**READING PASSAGE:**
= Movement for a Free Philippines =

US-based Philippine organization

Movement for a Free Philippines (often referred to by its acronym, MFP) was a Washington, D.C.–based organization established in 1973 by exiled Filipinos in opposition to the authoritarian regime of Ferdinand Marcos in the Philippines.

==Establishment and early engagements ==
The MFP became the most prominent of several US-based Philippine opposition groups, partly because its leaders were already established opposition figures before Marcos' declaration of Martial Law in 1972; and partly because it espoused "moderate" views aimed at the return of the Philippines' pre-Marcos democratic norms, as opposed to the more "progressive" views of other groups such as the Katipunan ng Demokratikong Pilipino (KDP) which were further to the left of the political spectrum. It was thus notable for broadening the appeal of anti-dictatorship efforts among Filipinos in the US, and for managing to get significant coverage from American media and policymakers. Groups such as the Light-A-Fire Movement (LAFM) and the April 6 Liberation Movement (A6LM) also differed from the goals initially set out by the MFP in that they espoused armed actions against the Marcos administration, although several of the members of those organizations were allegedly originally members of the MFP.

**DATA SEGMENT:**
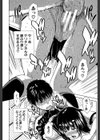 頭の中はいつも卑猥妄想中試し読み29ページ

**CHECK YOUR UNDERSTANDING:**
[1] Condense the paragraph in the article on the Movement for a Free Philippines that begins "The MFP became the most prominent" into a short bulleted list that keeps its main facts.
[2] Resume the article on the Movement for a Free Philippines from the point where it stops.
The lines after the article on the Movement for a Free Philippines come from a separate source.

**RESPONSE LIST:**
[1]
- The MFP became the most prominent of several US-based Philippine opposition groups.
- One reason was that its leaders were already established opposition figures before Marcos declared Martial Law in 1972.
- Another reason was its "moderate" aim of restoring the Philippines' pre-Marcos democratic norms. Groups such as the KDP held more "progressive," further-left views.
- It broadened the appeal of anti-dictatorship efforts among Filipinos in the US.
- It got significant coverage from American media and policymakers.
- The Light-A-Fire Movement and the April 6 Liberation Movement differed from the MFP's initial goals by espousing armed action against the Marcos administration.
- Several members of those two groups were allegedly originally MFP members.

[2]
The MFP was active through the Nixon, Ford, and Carter administrations, achieving varying levels of success depending on whether or not the administration in power chose to ally closely with Marcos. Regardless of the administration, however, US engagement against Marcos' excesses was not possible because US interests included maintaining numerous major military bases in the Philippines, which the US needed in order to project power in Asia.

== Boni Gillego's Marcos medals expose ==

A major contribution of the MFP came in 1982 when MFP member Bonifacio Gillego was able to publish an article titled “The Other Version of FM’s War Exploits” in the Manila-based WE Forum publication in November 1982. Drawing on the extensive research he was able to do in Washington DC as a member of the MFP, Gillego was able to reveal that Marcos had faked most of the World War II medals which he had used to build up popularity and support during the 1965 presidential elections.

== After the Aquino assassination==

After the assassination of Senator Ninoy Aquino in August 1983, the activities of the MFP largely gave way to the broader advocacy represented by the Ninoy Aquino Movement (NAM) formed by MFP member Heherson Alvarez. With the Aquino assassination as a rallying cry, the NAM was able to appeal to a broader constituency as the combination of the Aquino Assassination, the 1983 Economic Nosedive, the expose of corruption by the Marcoses and their cronies, and pressure from human rights advocates and democracy watchdog organizations both internationally and in the Philippines led to the ousting of the Marcoses during the 1986 People Power Revolution.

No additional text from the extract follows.